Thuiskomen | Mensen | Beelden | Contact | Zoom

Jozef Van Acker voor zijn boot  

piratenkapitein

 

Jozef Van Acker

Op je 88 kapitein worden van een heus piratenschip, het is niet aan iedereen besteed. Toch hebben we in ons eigenste Zeel zo iemand die in de voetsporen van Jack Sparrow (ja, die van Pirates of the Caribbean) treedt: Jozef Van Acker.
Dit jaar is ‘Piraten in Zele’ het thema voor Roparun. Onze Zeelse spuitgasten verrassen ons ieder jaar met een blikvanger van formaat op ons Fonteinplein en ook dit jaar wilden ze hun beste beentje voor zetten. Omdat koken nu eenmaal geld kost, zoeken de mannen van de brandweer ieder jaar brave zielen die hun project een financieel duwtje in de rug willen geven.
Paul De Roover is zo een van die brave zielen. Toen ze bij hem aanklopten, wilde hij eerst afzien van die sponsoring, maar toen hij het thema hoorde, kwam hij op de proppen met een lumineus idee: “Mijn schoonvader heeft een boot gemaakt en die mogen jullie gratis gebruiken!”

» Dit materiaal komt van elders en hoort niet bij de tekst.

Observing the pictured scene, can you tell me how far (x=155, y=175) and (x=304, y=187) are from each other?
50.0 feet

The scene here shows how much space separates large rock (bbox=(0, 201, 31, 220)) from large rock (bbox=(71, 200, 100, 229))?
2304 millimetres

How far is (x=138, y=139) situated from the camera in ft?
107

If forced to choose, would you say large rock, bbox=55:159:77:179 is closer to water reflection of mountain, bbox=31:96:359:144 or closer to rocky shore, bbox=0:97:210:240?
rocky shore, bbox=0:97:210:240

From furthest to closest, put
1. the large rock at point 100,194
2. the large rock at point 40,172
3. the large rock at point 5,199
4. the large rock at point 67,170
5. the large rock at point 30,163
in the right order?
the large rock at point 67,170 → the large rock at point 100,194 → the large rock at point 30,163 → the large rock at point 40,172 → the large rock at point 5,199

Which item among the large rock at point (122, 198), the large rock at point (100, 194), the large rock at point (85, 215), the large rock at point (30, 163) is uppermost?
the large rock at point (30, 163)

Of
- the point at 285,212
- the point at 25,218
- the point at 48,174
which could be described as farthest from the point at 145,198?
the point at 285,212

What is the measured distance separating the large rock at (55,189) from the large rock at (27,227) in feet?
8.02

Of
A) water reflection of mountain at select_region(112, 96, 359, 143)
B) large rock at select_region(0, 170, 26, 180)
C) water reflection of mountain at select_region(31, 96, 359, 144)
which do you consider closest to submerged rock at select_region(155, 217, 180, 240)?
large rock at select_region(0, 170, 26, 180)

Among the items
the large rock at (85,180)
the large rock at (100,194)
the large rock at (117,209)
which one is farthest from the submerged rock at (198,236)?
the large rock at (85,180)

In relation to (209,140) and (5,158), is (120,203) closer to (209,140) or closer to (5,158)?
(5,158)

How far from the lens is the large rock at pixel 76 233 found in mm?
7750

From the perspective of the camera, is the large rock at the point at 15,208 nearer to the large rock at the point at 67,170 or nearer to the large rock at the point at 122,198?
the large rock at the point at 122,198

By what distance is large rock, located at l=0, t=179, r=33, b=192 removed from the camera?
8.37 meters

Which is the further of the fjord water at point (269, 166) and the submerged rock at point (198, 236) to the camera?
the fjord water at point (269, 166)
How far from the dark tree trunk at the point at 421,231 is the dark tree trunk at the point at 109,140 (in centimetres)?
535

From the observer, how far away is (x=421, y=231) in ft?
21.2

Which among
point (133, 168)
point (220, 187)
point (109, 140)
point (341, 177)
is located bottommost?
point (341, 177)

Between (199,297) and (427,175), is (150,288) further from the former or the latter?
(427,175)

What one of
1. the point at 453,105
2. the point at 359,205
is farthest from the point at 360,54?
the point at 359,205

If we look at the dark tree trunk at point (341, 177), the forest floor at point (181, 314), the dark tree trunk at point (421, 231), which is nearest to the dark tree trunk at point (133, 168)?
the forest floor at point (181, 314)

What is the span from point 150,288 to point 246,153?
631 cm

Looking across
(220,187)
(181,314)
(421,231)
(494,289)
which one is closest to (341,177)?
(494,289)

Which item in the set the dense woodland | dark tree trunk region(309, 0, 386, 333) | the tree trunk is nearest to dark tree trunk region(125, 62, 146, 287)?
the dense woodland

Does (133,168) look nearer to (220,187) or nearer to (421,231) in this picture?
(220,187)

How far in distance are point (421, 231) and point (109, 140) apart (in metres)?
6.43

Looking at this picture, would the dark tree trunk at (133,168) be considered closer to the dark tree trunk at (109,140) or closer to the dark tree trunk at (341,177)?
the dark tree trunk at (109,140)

  Logo Roparun - Piraten in Zele

Onze pompiers dachten dat ze het in Keulen hoorden donderen, maar niets was minder waar. Jozef Van Acker had in de laatste 40 jaar achter zijn garage in ’t Sjarlougestrautsjen een heuse boot gebouwd. Met die man moest ik echt eens gaan klappen, dacht ik, en dat heb ik dan ook gedaan.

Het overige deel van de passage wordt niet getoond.